Las redes sociales son la mayor oportunidad que tenemos en la actualidad y mediante ellas he podido proyectar mi arte a nivel nacional e internacional. Me han dado la oportunidad de compartir mis visiones con diversas casas editoriales, centros culturales, me han permitido crear murales y otros proyectos en Argentina, Perú, Estados Unidos, Haití, Puerto Rico, Canadá, Suecia, Francia y otros países. Instagram me permitió ser el artista visual invitado al Afropunk Paris 2015, allí pude compartir espacio con grandes artistas como Lenny Kravits, Zoé Kravits, Willow y Jaden Smith, Lianne La Havas, Leon Bridges y otros, mientras que mediante Facebook pude conectar con algunas personas para desarrollar un proyecto expositivo y crear un mural en Suecia.

Mi recomendación principal es crear nuestra obra y empezar a compartirla en todos los medios ya mencionados, en algún momento encontraremos alguien con interés en lo que estamos haciendo.

cortesía del entrevistado

¿Cuáles son los desafíos que se presentan en el contexto dominicano, caribeño e hispanohablante a los artistas de cómics e ilustradores?

¡Ups!, lo primero es que no tenemos un mercado en nuestros países. Eso nos da tres posibilidades: ser pioneros, enfocar nuestra obra a otro mercado (razón por la cual muchos creadores hispanohablantes siempre publican sus creaciones en inglés) o morir en el intento.

En 2009, junto a otros artistas, creé Moro Studio, una compañía de cómic e ilustración con el objetivo de realizar nuestros propios cómics.

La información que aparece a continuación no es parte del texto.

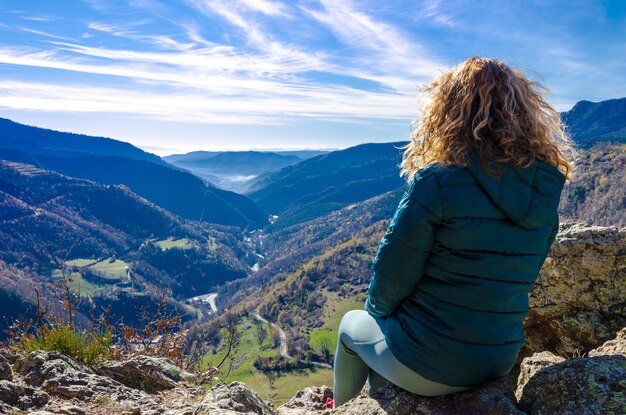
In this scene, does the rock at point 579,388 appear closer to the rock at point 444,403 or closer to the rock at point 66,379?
the rock at point 444,403

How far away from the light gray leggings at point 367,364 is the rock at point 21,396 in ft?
10.8

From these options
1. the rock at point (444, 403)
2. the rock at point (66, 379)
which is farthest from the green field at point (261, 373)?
the rock at point (444, 403)

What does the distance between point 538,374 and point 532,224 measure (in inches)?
58.9

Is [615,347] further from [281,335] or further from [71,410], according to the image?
[281,335]

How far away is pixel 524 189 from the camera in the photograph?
3.32 meters

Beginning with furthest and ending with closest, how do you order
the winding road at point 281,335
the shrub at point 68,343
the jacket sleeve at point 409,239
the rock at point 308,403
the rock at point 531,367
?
the winding road at point 281,335 → the shrub at point 68,343 → the rock at point 308,403 → the rock at point 531,367 → the jacket sleeve at point 409,239

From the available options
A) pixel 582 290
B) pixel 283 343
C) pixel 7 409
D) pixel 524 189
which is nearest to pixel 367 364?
pixel 524 189

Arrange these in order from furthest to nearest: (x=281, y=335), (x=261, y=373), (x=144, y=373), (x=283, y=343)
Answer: (x=281, y=335) < (x=283, y=343) < (x=261, y=373) < (x=144, y=373)

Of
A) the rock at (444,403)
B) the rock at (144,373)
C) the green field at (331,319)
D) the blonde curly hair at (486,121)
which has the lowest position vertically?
the green field at (331,319)

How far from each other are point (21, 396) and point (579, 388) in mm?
5510

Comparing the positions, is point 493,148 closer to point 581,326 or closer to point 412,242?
point 412,242

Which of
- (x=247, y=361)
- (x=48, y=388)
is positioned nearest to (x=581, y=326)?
(x=48, y=388)

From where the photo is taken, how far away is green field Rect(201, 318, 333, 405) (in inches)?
4178

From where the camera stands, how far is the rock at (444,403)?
11.7 feet
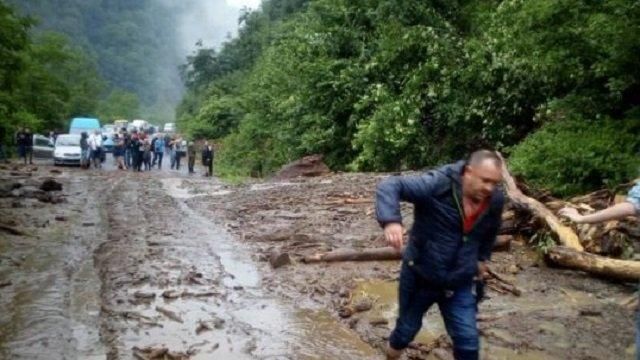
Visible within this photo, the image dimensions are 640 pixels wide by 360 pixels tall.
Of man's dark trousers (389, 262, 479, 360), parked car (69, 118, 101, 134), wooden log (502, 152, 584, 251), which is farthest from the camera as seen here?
parked car (69, 118, 101, 134)

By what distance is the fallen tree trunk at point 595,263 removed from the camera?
23.9 ft

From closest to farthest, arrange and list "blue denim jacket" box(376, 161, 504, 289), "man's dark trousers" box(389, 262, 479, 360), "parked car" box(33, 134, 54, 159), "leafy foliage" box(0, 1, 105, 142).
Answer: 1. "blue denim jacket" box(376, 161, 504, 289)
2. "man's dark trousers" box(389, 262, 479, 360)
3. "leafy foliage" box(0, 1, 105, 142)
4. "parked car" box(33, 134, 54, 159)

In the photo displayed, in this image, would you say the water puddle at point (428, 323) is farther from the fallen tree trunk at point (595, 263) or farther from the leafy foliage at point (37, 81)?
the leafy foliage at point (37, 81)

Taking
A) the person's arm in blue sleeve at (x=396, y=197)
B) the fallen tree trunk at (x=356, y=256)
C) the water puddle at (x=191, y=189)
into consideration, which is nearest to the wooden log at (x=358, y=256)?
the fallen tree trunk at (x=356, y=256)

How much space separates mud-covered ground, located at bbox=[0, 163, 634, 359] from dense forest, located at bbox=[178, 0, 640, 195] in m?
3.99

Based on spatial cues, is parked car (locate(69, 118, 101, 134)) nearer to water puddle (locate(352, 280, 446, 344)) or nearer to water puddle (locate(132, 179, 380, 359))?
water puddle (locate(132, 179, 380, 359))

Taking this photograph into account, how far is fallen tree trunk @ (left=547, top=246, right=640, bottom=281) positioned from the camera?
7270mm

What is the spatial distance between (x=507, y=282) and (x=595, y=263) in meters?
1.08

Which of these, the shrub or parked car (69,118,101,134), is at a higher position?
parked car (69,118,101,134)

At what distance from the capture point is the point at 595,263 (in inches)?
296

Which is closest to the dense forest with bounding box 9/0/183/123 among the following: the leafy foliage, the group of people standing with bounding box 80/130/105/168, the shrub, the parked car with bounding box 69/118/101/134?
the leafy foliage

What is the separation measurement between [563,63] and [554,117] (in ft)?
4.51

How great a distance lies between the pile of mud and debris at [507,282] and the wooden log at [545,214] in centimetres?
4

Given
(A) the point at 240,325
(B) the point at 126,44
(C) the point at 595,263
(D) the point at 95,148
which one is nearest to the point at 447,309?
(A) the point at 240,325
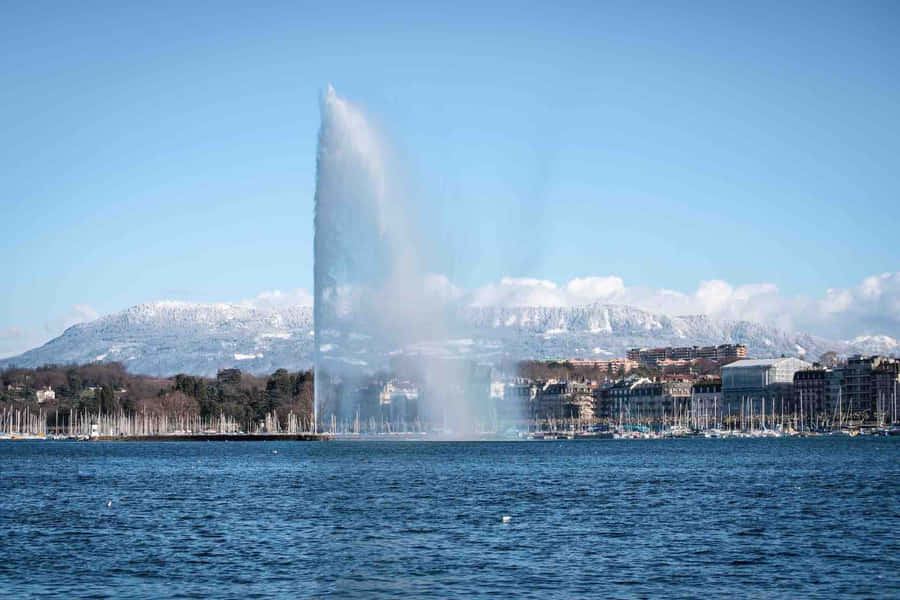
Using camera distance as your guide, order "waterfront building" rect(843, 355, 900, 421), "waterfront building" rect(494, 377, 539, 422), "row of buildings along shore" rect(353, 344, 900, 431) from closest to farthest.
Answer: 1. "waterfront building" rect(494, 377, 539, 422)
2. "row of buildings along shore" rect(353, 344, 900, 431)
3. "waterfront building" rect(843, 355, 900, 421)

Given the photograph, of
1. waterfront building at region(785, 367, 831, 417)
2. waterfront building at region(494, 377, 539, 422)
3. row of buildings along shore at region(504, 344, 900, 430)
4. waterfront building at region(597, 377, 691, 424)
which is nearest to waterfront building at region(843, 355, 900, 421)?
row of buildings along shore at region(504, 344, 900, 430)

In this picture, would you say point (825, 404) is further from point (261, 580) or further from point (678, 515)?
point (261, 580)

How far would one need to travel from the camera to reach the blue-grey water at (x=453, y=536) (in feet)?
79.9

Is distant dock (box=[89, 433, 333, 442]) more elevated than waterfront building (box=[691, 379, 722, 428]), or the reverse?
waterfront building (box=[691, 379, 722, 428])

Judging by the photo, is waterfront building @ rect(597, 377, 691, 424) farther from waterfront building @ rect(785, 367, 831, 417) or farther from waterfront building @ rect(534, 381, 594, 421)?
waterfront building @ rect(785, 367, 831, 417)

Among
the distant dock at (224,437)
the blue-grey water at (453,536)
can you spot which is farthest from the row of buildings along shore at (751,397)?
the blue-grey water at (453,536)

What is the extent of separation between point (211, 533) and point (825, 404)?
152874mm

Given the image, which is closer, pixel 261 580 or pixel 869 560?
pixel 261 580

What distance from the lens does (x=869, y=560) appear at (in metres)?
27.1

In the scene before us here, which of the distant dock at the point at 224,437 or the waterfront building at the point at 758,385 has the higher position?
the waterfront building at the point at 758,385

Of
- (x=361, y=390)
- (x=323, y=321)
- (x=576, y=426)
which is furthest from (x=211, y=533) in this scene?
(x=576, y=426)

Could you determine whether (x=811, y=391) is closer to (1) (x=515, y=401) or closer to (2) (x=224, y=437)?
(1) (x=515, y=401)

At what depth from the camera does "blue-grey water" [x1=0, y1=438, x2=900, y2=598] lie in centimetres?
2436

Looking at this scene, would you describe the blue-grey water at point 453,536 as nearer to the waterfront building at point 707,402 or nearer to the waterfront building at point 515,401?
the waterfront building at point 515,401
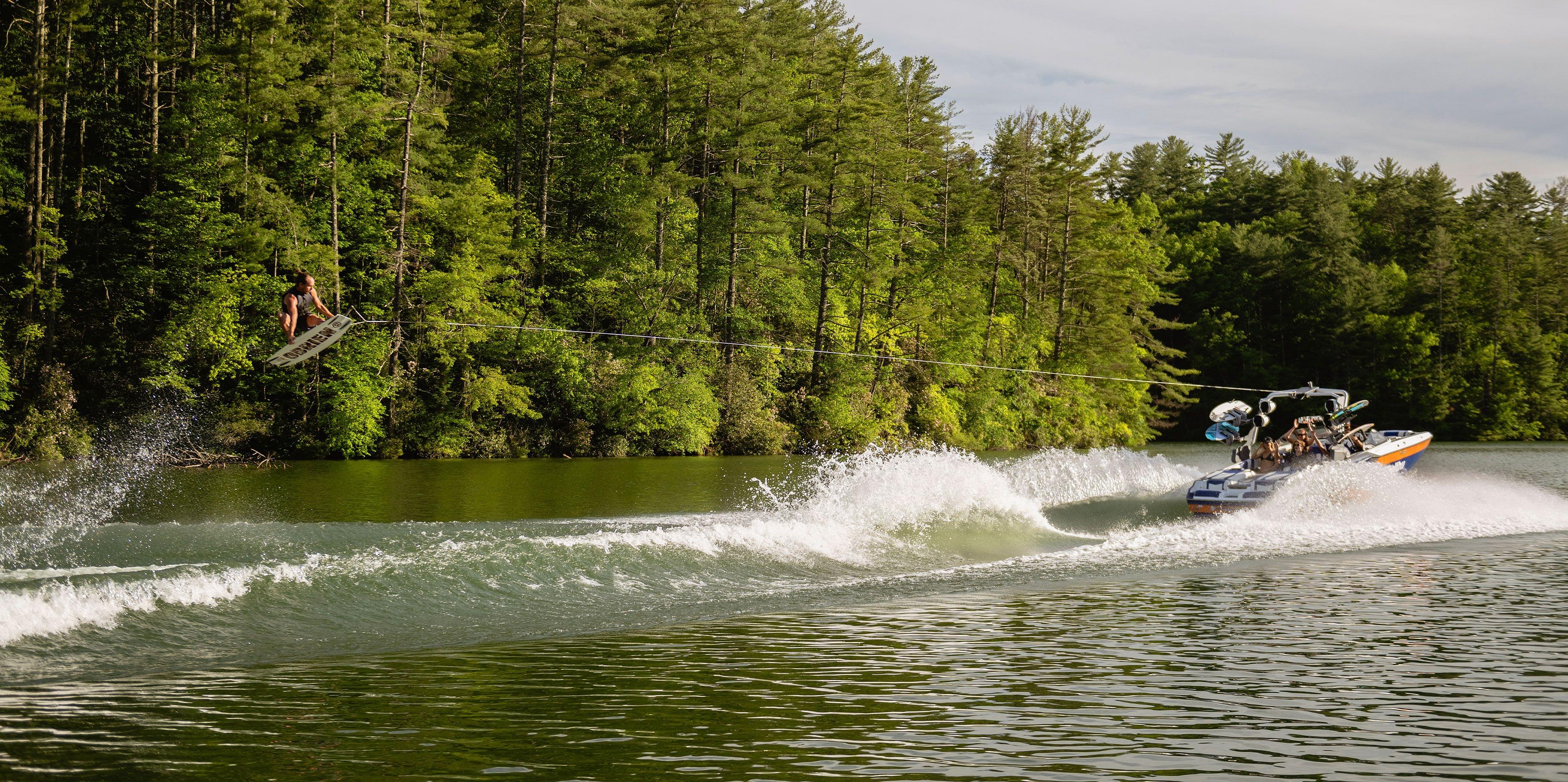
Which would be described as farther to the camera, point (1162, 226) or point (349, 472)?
point (1162, 226)

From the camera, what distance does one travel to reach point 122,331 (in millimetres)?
33688

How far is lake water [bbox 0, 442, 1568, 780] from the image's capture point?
6766 millimetres

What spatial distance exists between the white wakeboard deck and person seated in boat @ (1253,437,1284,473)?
16.9 metres

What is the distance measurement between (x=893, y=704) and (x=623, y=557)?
21.4ft

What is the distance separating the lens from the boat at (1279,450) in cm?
2123

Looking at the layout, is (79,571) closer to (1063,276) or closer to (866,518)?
(866,518)

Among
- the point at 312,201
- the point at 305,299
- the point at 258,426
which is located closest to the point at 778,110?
the point at 312,201

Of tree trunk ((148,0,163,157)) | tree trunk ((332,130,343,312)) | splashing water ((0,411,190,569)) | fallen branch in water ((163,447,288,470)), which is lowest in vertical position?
fallen branch in water ((163,447,288,470))

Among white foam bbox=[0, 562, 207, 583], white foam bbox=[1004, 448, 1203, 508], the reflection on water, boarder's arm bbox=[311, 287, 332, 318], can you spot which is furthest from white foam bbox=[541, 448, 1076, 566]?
boarder's arm bbox=[311, 287, 332, 318]

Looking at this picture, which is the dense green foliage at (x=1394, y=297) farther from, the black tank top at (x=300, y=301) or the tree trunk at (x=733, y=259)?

Durante años intentamos posicionar nuestras historietas a nivel nacional: el problema principal era que no habían muchas librerías o espacios para la distribución del material, y muy poco apoyo o incentivo institucional a proyectos literarios e historietísticos. Con los años eso ha ido cambiando un poquitito y el mayor de los aportes ha venido de mano de las publicaciones digitales y las redes sociales, que suplen el espacio de distribución y llegan así a un mayor público con un mínimo de inversión monetaria.

cortesía del entrevistado

¿Qué estrategias de conexión, con creadores de otros países, fundamentalmente los caribeños, piensas que podrían facilitar vínculos tanto espirituales como creativos?

Lo primero sería crear puentes, investigarnos más, generar más diálogo, más congresos y festivales sobre nuestro onírico y especulativo Caribe, y convertirlo en un espacio geográfico unido por nuestras voces creativas. Vernos, leernos, escribirnos, filmarnos y dibujarnos más, ya que en el Caribe no tenemos una buena conexión y generalmente no sabemos lo que se está creando en cada país.

Para mí en particular es una sorpresa siempre que encuentro un nuevo proyecto de Martinica, Cuba, Puerto Rico, Haití o Guadalupe, saber cómo nuestros vecinos plasman sus visiones, esas visiones que tienen más conexiones que las existentes actualmente entre nuestros pueblos.

Formas parte del colectivo de literatura especulativa Mentes Extremófilas, ¿qué aporta lo literario a la visualidad de tu quehacer?

Sin la literatura, mi obra no existiría. Siempre me he considerado un narrador visual y uso la ilustración como un medio narrativo para poder contar mis historias. Si nos trasladamos al origen del lenguaje escrito, podemos ver que los primeros textos o formas de comunicación eran una secuencia de imágenes que estaban más cerca del cómic o arte secuencial que de las letras actuales; razón por la cual me es imposible desconectar mis visiones de lo literario.

Desde niño he sido un lector fascinado por la mitología, la fantasía, el ocultismo y la ciencia ficción, siendo estos los puntos de inspiración para mi creación visual, de arte secuencial y literaria que me llevaron a crear el proyecto Mentes Extremófilas junto al escritor Odilius Vlak, un proyecto que busca ante todo mostrar lo especulativo creado en el Caribe desde diferentes medios narrativos.

cortesía del entrevistado

En el Caribe se fusionan tres culturas fundamentales: la africana, la europea y, en menor medida, la taína. Sé que una de tus principales búsquedas es crear una fantasía afrocaribeña, que es también un espacio espiritual y creativo de inclusión y de síntesis. ¿Se ha conseguido ya este bellísimo objetivo? ¿Estamos en vías de llegar a él?

Aún seguimos en el camino creativo y mi obra, junto a la creación del escritor Odilius Vlak, son un vivo ejemplo de exploración a la amalgama caribeña desde el espacio mágico, espiritual o metafísico a través del arte.